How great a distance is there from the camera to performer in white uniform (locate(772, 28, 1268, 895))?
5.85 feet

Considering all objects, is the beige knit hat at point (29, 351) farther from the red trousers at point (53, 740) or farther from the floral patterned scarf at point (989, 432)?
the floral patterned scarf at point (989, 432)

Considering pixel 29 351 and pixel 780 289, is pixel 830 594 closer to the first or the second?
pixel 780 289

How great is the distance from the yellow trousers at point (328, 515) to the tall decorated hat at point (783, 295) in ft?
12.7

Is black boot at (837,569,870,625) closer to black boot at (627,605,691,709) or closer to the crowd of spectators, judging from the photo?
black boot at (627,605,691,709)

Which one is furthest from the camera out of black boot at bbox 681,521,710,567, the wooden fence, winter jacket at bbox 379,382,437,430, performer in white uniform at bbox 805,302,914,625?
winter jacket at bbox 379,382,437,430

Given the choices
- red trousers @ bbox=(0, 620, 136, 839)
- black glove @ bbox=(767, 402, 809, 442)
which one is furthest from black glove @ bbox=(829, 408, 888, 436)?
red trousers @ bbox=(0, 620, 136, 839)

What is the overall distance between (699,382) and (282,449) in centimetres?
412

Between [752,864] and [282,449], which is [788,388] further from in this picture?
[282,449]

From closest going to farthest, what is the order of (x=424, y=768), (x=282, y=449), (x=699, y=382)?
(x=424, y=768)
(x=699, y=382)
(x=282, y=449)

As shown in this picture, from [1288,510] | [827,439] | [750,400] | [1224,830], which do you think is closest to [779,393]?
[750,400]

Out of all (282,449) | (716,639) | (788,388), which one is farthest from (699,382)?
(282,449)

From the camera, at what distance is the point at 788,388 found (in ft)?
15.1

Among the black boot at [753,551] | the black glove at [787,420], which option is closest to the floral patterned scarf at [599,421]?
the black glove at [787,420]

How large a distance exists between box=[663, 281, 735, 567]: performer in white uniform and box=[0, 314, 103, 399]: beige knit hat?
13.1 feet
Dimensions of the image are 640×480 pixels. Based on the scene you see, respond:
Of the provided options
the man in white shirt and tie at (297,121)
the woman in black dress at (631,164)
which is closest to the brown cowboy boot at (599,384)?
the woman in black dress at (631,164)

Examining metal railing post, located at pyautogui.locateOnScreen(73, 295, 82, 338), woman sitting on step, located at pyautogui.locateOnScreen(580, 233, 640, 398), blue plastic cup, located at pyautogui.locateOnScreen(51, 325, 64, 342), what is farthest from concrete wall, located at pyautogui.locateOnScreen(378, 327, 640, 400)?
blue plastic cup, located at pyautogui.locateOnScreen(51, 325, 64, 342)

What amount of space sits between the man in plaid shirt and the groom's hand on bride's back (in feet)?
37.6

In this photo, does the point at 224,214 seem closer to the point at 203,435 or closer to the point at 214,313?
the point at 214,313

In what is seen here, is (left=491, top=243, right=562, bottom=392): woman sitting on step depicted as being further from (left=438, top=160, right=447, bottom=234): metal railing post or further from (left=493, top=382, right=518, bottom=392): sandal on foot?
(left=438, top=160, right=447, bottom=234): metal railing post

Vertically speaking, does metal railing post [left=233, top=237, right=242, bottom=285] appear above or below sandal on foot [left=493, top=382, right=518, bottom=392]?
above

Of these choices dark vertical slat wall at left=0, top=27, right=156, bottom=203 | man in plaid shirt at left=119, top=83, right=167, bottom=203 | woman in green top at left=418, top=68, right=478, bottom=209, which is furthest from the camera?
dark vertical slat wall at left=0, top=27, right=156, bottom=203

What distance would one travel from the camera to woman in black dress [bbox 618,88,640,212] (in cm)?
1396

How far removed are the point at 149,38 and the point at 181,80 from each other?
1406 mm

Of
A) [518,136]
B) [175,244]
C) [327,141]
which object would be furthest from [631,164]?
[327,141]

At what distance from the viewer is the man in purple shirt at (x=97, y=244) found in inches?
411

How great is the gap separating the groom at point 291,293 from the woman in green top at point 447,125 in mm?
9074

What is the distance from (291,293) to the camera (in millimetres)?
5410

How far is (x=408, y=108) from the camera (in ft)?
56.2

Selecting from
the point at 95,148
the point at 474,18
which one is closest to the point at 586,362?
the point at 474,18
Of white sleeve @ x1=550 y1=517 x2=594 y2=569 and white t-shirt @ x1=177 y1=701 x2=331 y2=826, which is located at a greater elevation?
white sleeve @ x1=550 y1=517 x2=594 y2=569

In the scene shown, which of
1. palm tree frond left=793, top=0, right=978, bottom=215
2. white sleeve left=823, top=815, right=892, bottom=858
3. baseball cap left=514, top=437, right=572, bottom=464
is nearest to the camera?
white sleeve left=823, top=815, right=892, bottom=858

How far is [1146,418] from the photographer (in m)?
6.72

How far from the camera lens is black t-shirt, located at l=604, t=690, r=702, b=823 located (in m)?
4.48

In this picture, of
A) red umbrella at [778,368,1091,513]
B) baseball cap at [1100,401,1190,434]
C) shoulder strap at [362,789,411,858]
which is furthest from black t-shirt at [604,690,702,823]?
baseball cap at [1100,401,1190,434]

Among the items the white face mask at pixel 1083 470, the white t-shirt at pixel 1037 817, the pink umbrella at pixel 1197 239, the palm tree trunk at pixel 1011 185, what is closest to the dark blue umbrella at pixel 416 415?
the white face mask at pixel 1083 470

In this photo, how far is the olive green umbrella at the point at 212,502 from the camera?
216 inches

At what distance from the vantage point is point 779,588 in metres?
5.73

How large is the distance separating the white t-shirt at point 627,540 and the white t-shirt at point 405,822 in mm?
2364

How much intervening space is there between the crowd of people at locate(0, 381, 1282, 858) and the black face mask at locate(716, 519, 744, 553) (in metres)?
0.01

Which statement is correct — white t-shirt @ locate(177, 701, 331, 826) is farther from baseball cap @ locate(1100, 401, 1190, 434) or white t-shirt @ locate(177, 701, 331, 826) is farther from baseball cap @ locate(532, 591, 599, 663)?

-----

◆ REQUIREMENTS
Copy exactly, word for word, the line with "How far is [1146,418]" through the final line of the listing.

◆ TASK ANSWER
How far is [1146,418] from the photographer (in m)?
6.72

How far from the camera lens is black t-shirt, located at l=604, t=690, r=702, b=823 located (in m)?
4.48

In this picture, of
A) red umbrella at [778,368,1091,513]
B) baseball cap at [1100,401,1190,434]
C) shoulder strap at [362,789,411,858]
which is furthest from black t-shirt at [604,690,702,823]?
baseball cap at [1100,401,1190,434]

Among the items the white face mask at pixel 1083 470, the white t-shirt at pixel 1037 817, the pink umbrella at pixel 1197 239, the palm tree trunk at pixel 1011 185, what is closest to the dark blue umbrella at pixel 416 415?
the white face mask at pixel 1083 470

In this photo, how far is the olive green umbrella at the point at 212,502 from the camera?
216 inches

At what distance from the vantage point is point 779,588 in metres?
5.73

How large is the distance separating the white t-shirt at point 627,540 and the white t-shirt at point 405,822 in mm?
2364

How much intervening space is there between the crowd of people at locate(0, 381, 1282, 858) and the black face mask at locate(716, 519, 744, 553) (in metres)?
0.01

Which statement is correct — white t-shirt @ locate(177, 701, 331, 826) is farther from baseball cap @ locate(1100, 401, 1190, 434) or white t-shirt @ locate(177, 701, 331, 826) is farther from baseball cap @ locate(532, 591, 599, 663)?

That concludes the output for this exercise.